> _What is asked_
1. Copy the sparsification article word for word, from "Within any large" up to and including "their dense counterparts.".
2. In the sparsification article, who proposed the Lottery Ticket Hypothesis?

> _Selected passage_
* Begin *

Efficient Deep Learning: A Practical Guide - Part 2
Sparsification
Why Sparsification ?
In the previous article, we explored Knowledge Distillation, where a smaller student model learns from a larger teacher. In this article, we take a fundamentally different approach: instead of training a new, smaller model, we remove unnecessary parts from an existing model, making it sparse.
Neural networks are typically dense: every neuron in one layer is connected to every neuron in the next. However, research has consistently shown that not all of these connections are equally important. The weight distribution of a trained network tells the story: most weights cluster near zero and contribute very little to the model's output.
Sparsification is the process of setting unimportant weights to zero. The model architecture and tensor shapes remain unchanged, but the weight matrices become sparse, containing a large proportion of exact zeros.
One of the most influential ideas behind this approach comes from Frankle & Carbin (2019), who proposed the Lottery Ticket Hypothesis:
A randomly initialized dense network contains a subnetwork (a "winning ticket") that, when trained in isolation, can match the performance of the full network.
Within any large neural network, there exists a much smaller network that is just as capable; we just need to find it. Sparsification is essentially the search for this winning ticket:
The implications are profound: overparameterization helps training (more possible winning tickets to find), but most parameters are redundant at inference time, and sparse networks can be just as accurate as their dense counterparts.
In this series, we distinguish between two levels of compression: sparsification, which zeros out weights while keeping the model structure intact, and pruning, which physically removes entire components (filters, channels) to produce a smaller model. While the literature often uses "pruning" for both, we find this distinction useful. This post focuses on sparsification; pruning will be covered separately.

* End *

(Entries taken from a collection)
* Begin *

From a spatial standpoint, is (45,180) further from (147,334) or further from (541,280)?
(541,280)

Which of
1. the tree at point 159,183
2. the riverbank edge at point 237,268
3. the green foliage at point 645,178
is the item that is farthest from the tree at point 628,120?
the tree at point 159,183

* End *

> _Answers to each task_
1.
Within any large neural network, there exists a much smaller network that is just as capable; we just need to find it. Sparsification is essentially the search for this winning ticket:
The implications are profound: overparameterization helps training (more possible winning tickets to find), but most parameters are redundant at inference time, and sparse networks can be just as accurate as their dense counterparts.

2. Frankle & Carbin (2019).